Praktische Diätempfehlungen:

  • Einschränkung der Purinzufuhr mit der Nahrung: In Lebensmitteltabellen (vgl. Lesetipps) werden die Puringehalte umgerechnet in Harnsäure angegeben. Wenn Sie solche Tabellen nutzen, ist darauf zu achten, dass auch der Harnsäuregehalt pro Portion angegeben ist, denn nur die tatsächlich verzehrten Mengen sind entscheidend. Eine purinarme Diät sollte nicht mehr als 500 mg Harnsäure pro Tag bzw. maximal 3000 mg pro Woche enthalten.
  • Meiden Sie besonders purinreiche Lebensmittel wie Innereien, Fleischextrakt, Hering, Sardellen, Sprotten, Ölsardinen, geräucherten Fisch, Muscheln sowie die Haut von Geflügel und Fisch und die Schwarte vom Schwein. Fleisch- und Fleischprodukte sollten selten und in kleineren Mengen verzehrt werden.
  • Bei pflanzlichen Lebensmitteln sollte der relativ hohe Puringehalt insbesondere von Hülsenfrüchten (weiße Bohnen, Erbsen, Linsen) und Kohlgemüse beachtet werden, besonders wenn dazu zusätzlich Fleisch oder Würstchen gegessen werden. Hefe- und Algenprodukte haben ebenfalls erhebliche Puringehalte. Pflanzliche Rohkost in Form von Obst und Gemüse sollte jedoch täglich auf Ihrem Speiseplan stehen. Die meisten Gemüsesorten sind kalorien- und purinarm und liefern Ihnen wichtige Vitamine, Mineral- und Ballaststoffe. Verwenden Sie vegetarische Gemüsebrühe anstelle von Fleischbrühe.
  • Fettreiche Kost steigert den Serumharnsäurespiegel. Vermeiden Sie besonders fettreiche Lebensmittel wie Mayonnaise, fette Käsesorten, Chips und Pommes Frites. Als tierische Eiweißquellen sollten Sie fettarme Milch- und Milchprodukte den Fleisch- und Wurstwaren vorziehen. Bevorzugen Sie fettsparende Zubereitungsarten wie Dünsten und Grillen anstelle von Braten.
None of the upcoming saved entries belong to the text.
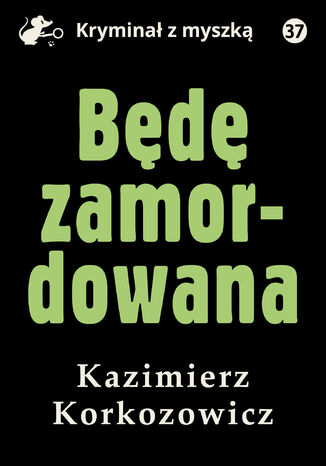 Kryminał z myszką 37

Będę zamordowana

Kazimierz Korkozowicz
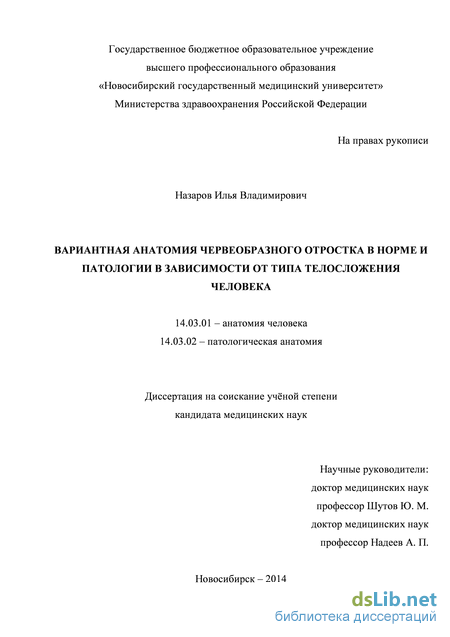 Государственное бюджетное образовательное учреждение
высшего профессионального образования
«Новосибирский государственный медицинский университет»
Министерства здравоохранения Российской Федерации

На правах рукописи

Назаров Илья Владимирович

ВАРИАНТНАЯ АНАТОМИЯ ЧЕРВЕОБРАЗНОГО ОТРОСТКА В НОРМЕ И ПАТОЛОГИИ В ЗАВИСИМОСТИ ОТ ТИПА ТЕЛОСЛОЖЕНИЯ ЧЕЛОВЕКА

14.03.01 – анатомия человека
14.03.02 – патологическая анатомия

Диссертация на соискание учёной степени
кандидата медицинских наук

Научные руководители:
доктор медицинских наук
профессор Шутов Ю. М.
доктор медицинских наук
профессор Надеев А. П.

Новосибирск – 2014

dsLib.net
библиотека диссертаций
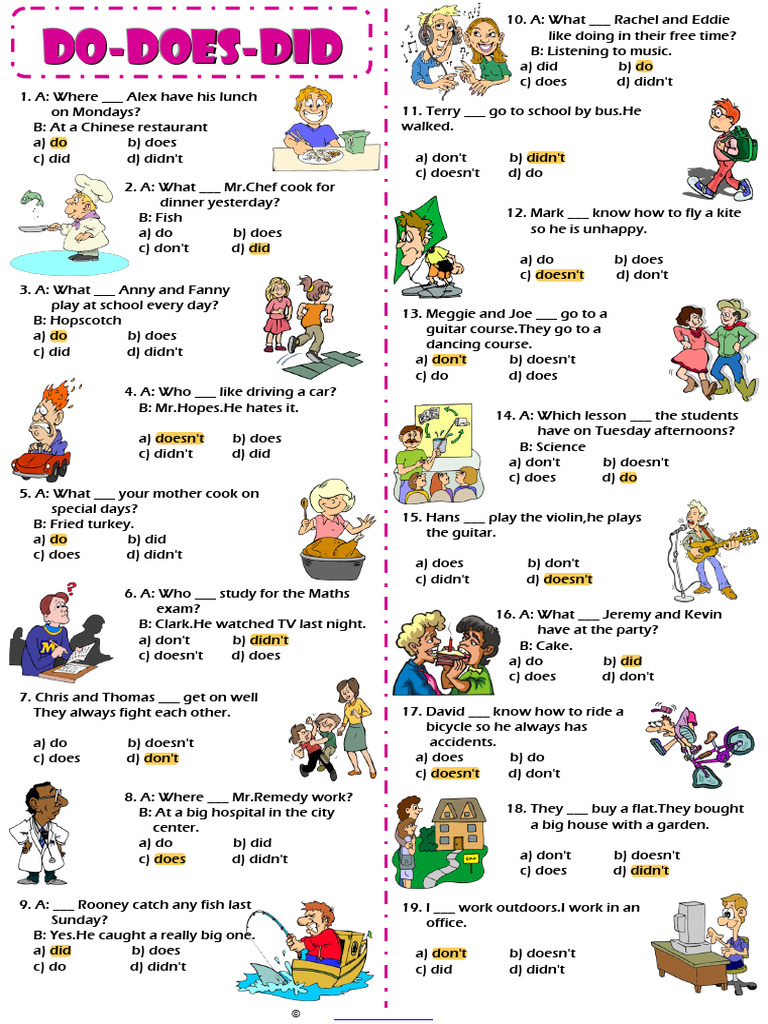 DO-DOES-DID

1. A: Where ___ Alex have his lunch on Mondays?
B: At a Chinese restaurant
a) do b) does
c) did d) didn't

2. A: What ___ Mr.Chef cook for dinner yesterday?
B: Fish
a) do b) does
c) don't d) did

3. A: What ___ Anny and Fanny play at school every day?
B: Hopscotch
a) do b) does
c) did d) didn't

4. A: Who ___ like driving a car?
B: Mr.Hopes.He hates it.
a) doesn't b) does
c) didn't d) did

5. A: What ___ your mother cook on special days?
B: Fried turkey.
a) do b) did
c) does d) didn't

6. A: Who ___ study for the Maths exam?
B: Clark.He watched TV last night.
a) don't b) didn't
c) doesn't d) does

7. Chris and Thomas ___ get on well They always fight each other.
a) do b) doesn't
c) does d) don't

8. A: Where ___ Mr.Remedy work?
B: At a big hospital in the city center.
a) do b) did
c) does d) didn't

9. A: ___ Rooney catch any fish last Sunday?
B: Yes.He caught a really big one.
a) did b) does
c) do d) didn't

10. A: What ___ Rachel and Eddie like doing in their free time?
B: Listening to music.
a) did b) do
c) does d) didn't

11. Terry ___ go to school by bus.He walked.
a) don't b) didn't
c) doesn't d) do

12. Mark ___ know how to fly a kite so he is unhappy.
a) do b) does
c) doesn't d) don't

13. Meggie and Joe ___ go to a guitar course.They go to a dancing course.
a) don't b) doesn't
c) do d) does

14. A: Which lesson ___ the students have on Tuesday afternoons?
B: Science
a) don't b) doesn't
c) does d) do

15. Hans ___ play the violin,he plays the guitar.
a) does b) don't
c) didn't d) doesn't

16. A: What ___ Jeremy and Kevin have at the party?
B: Cake.
a) do b) did
c) does d) don't

17. David ___ know how to ride a bicycle so he always has accidents.
a) does b) do
c) doesn't d) don't

18. They ___ buy a flat.They bought a big house with a garden.
a) don't b) doesn't
c) does d) didn't

19. I ___ work outdoors.I work in an office.
a) don't b) doesn't
c) did d) didn't

©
  • Die Zuckeraustauschstoffe Fructose, Sorbit und Xylit, die häufig in Diabetikerprodukten und zuckerfreien Süßigkeiten eingesetzt werden, sind ungeeignet, da sie in hohen Dosen zu einem Anstieg der Serumharnsäurewerte führen.
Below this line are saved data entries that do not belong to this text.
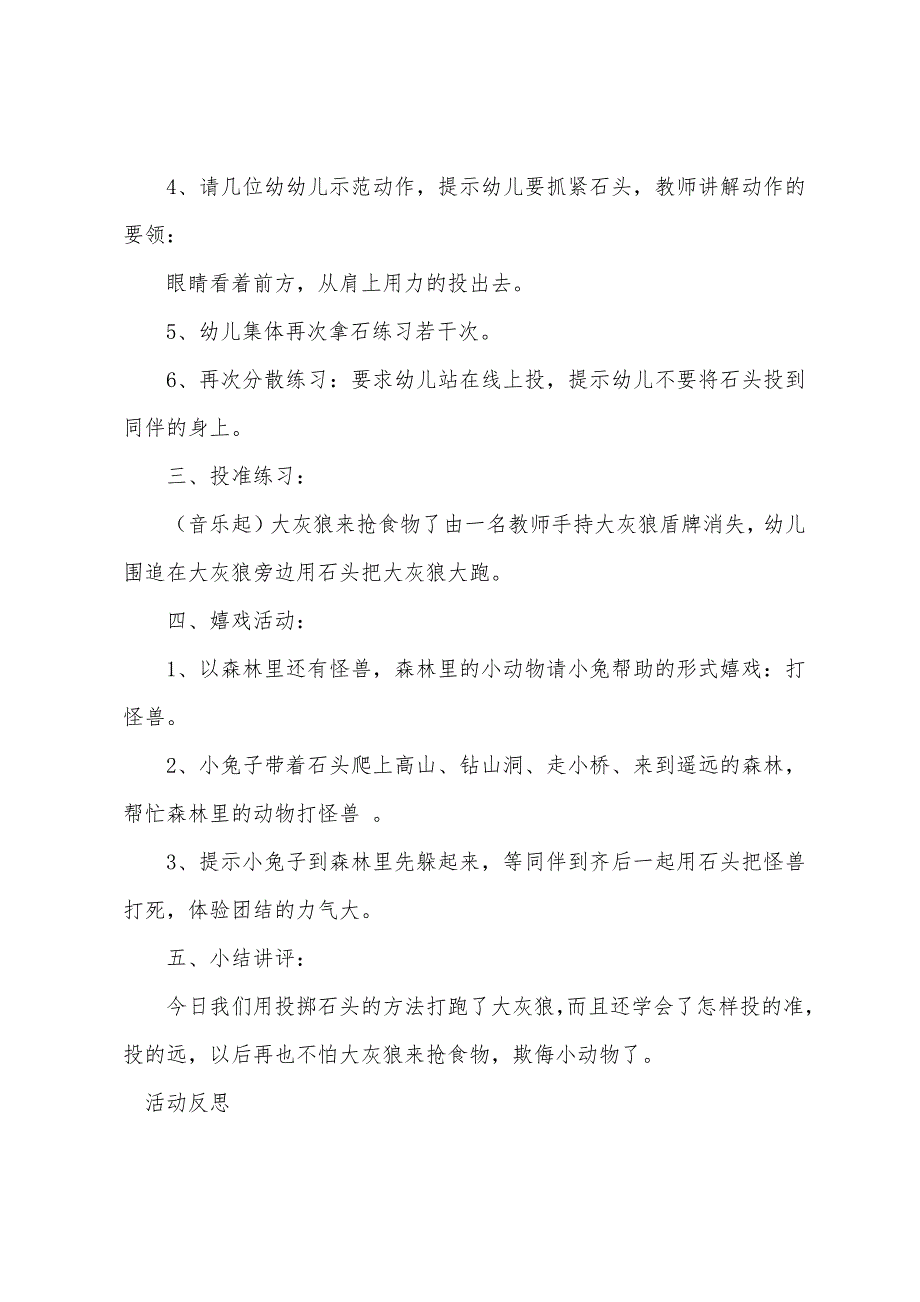 4、请几位幼幼儿示范动作，提示幼儿要抓紧石头，教师讲解动作的要领：

眼睛看着前方，从肩上用力的投出去。

5、幼儿集体再次拿石练习若干次。

6、再次分散练习：要求幼儿站在线上投，提示幼儿不要将石头投到同伴的身上。

三、投准练习：

（音乐起）大灰狼来抢食物了由一名教师手持大灰狼盾牌消失，幼儿围追在大灰狼旁边用石头把大灰狼大跑。

四、嬉戏活动：

1、以森林里还有怪兽，森林里的小动物请小兔帮助的形式嬉戏：打怪兽。

2、小兔子带着石头爬上高山、钻山洞、走小桥、来到遥远的森林，帮忙森林里的动物打怪兽 。

3、提示小兔子到森林里先躲起来，等同伴到齐后一起用石头把怪兽打死，体验团结的力气大。

五、小结讲评：

今日我们用投掷石头的方法打跑了大灰狼，而且还学会了怎样投的准，投的远，以后再也不怕大灰狼来抢食物，欺侮小动物了。

活动反思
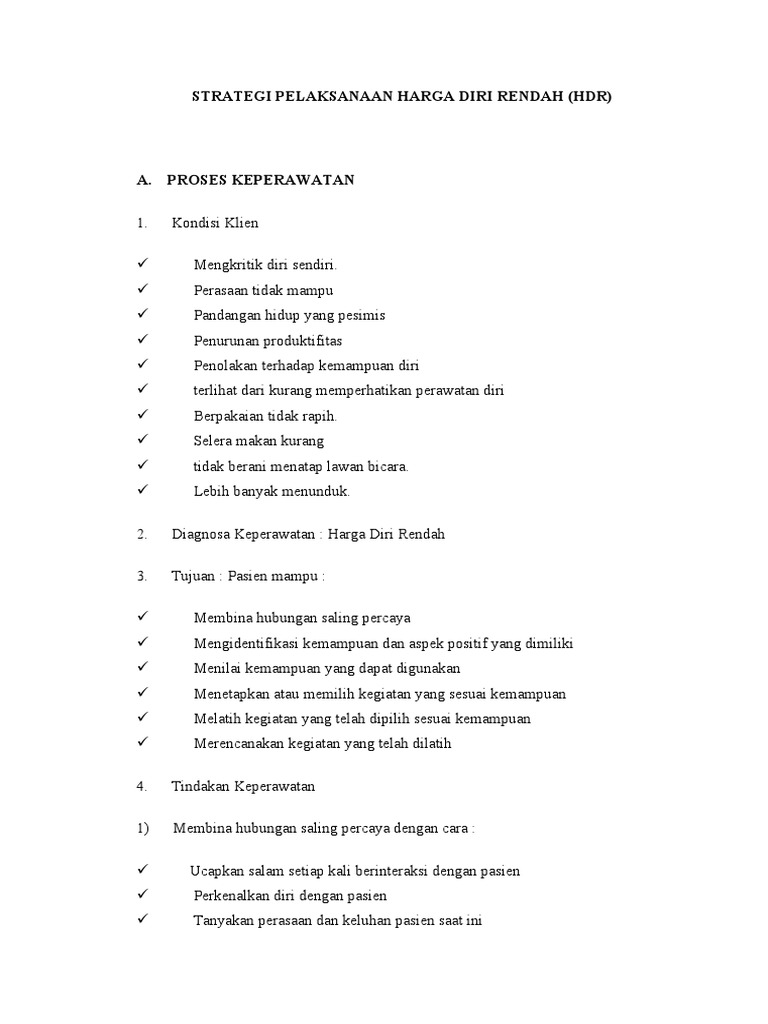 STRATEGI PELAKSANAAN HARGA DIRI RENDAH (HDR)

A. PROSES KEPERAWATAN

1. Kondisi Klien

✓ Mengkritik diri sendiri.
✓ Perasaan tidak mampu
✓ Pandangan hidup yang pesimis
✓ Penurunan produktifitas
✓ Penolakan terhadap kemampuan diri
✓ terlihat dari kurang memperhatikan perawatan diri
✓ Berpakaian tidak rapih.
✓ Selera makan kurang
✓ tidak berani menatap lawan bicara.
✓ Lebih banyak menunduk.

2. Diagnosa Keperawatan : Harga Diri Rendah

3. Tujuan : Pasien mampu :

✓ Membina hubungan saling percaya
✓ Mengidentifikasi kemampuan dan aspek positif yang dimiliki
✓ Menilai kemampuan yang dapat digunakan
✓ Menetapkan atau memilih kegiatan yang sesuai kemampuan
✓ Melatih kegiatan yang telah dipilih sesuai kemampuan
✓ Merencanakan kegiatan yang telah dilatih

4. Tindakan Keperawatan

1) Membina hubungan saling percaya dengan cara :

✓ Ucapkan salam setiap kali berinteraksi dengan pasien
✓ Perkenalkan diri dengan pasien
✓ Tanyakan perasaan dan keluhan pasien saat ini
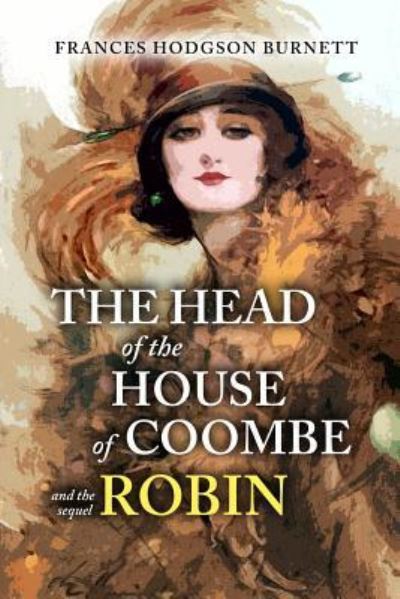 FRANCES HODGSON BURNETT

THE HEAD of the HOUSE of COOMBE

and the sequel ROBIN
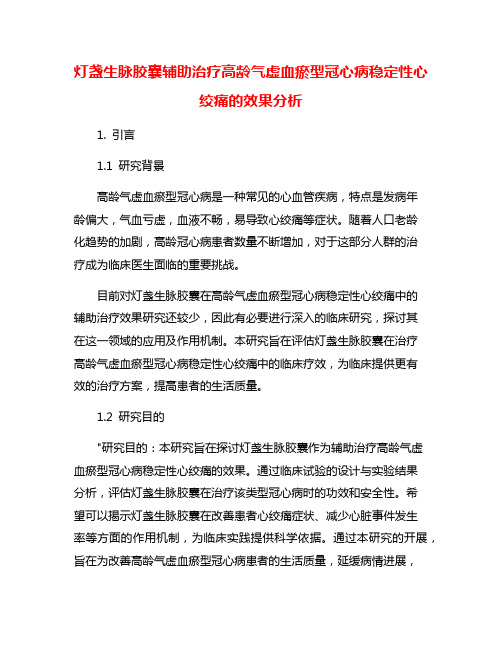 灯盏生脉胶囊辅助治疗高龄气虚血瘀型冠心病稳定性心绞痛的效果分析

1. 引言

1.1 研究背景

高龄气虚血瘀型冠心病是一种常见的心血管疾病，特点是发病年龄偏大，气血亏虚，血液不畅，易导致心绞痛等症状。随着人口老龄化趋势的加剧，高龄冠心病患者数量不断增加，对于这部分人群的治疗成为临床医生面临的重要挑战。

目前对灯盏生脉胶囊在高龄气虚血瘀型冠心病稳定性心绞痛中的辅助治疗效果研究还较少，因此有必要进行深入的临床研究，探讨其在这一领域的应用及作用机制。本研究旨在评估灯盏生脉胶囊在治疗高龄气虚血瘀型冠心病稳定性心绞痛中的临床疗效，为临床提供更有效的治疗方案，提高患者的生活质量。

1.2 研究目的

"研究目的：本研究旨在探讨灯盏生脉胶囊作为辅助治疗高龄气虚血瘀型冠心病稳定性心绞痛的效果。通过临床试验的设计与实验结果分析，评估灯盏生脉胶囊在治疗该类型冠心病时的功效和安全性。希望可以揭示灯盏生脉胶囊在改善患者心绞痛症状、减少心脏事件发生率等方面的作用机制，为临床实践提供科学依据。通过本研究的开展，旨在为改善高龄气虚血瘀型冠心病患者的生活质量，延缓病情进展，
  • Trinken Sie viel, mindestens 2 – 3 Liter täglich. Je mehr Urin sie bilden, desto niedriger liegt auch der Harnsäurespiegel. Bevorzugen Sie kalorienfreies Mineralwasser, ungesüßte Kräuter- und Früchtetees und verdünnte Obst- und Gemüsesäfte. Die in Kaffee, Kakao und schwarzem Tee enthaltenen Purine können unberücksichtigt bleiben, da sie nicht zu Harnsäure abgebaut werden.
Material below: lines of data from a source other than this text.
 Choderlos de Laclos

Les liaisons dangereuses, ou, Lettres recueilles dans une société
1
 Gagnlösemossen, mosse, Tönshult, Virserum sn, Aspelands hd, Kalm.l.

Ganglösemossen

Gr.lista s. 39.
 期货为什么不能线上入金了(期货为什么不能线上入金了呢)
  • Alkoholhaltige Getränke sollten Sie meiden. Alkohol steigert die Harnsäurebildung in der Leber und vermindert die Harnsäureausscheidung über die Nieren, sodass der Harnsäurespiegel im Serum ansteigt. Darüber hinaus führt die Purinbelastung von Bier (auch alkoholarmes bzw. alkoholfreies Bier) zur Anhebung des Harnsäurespiegels.
  • Bei Gicht und gleichzeitigem Übergewicht führt eine Normalisierung des Körpergewichts oft schon zur Senkung des Harnsäurespiegels. Strenge Fastenkuren sollten vermieden werden, da dabei der Harnsäurespiegel erhöht wird und so ein Gichtanfall ausgelöst werden kann.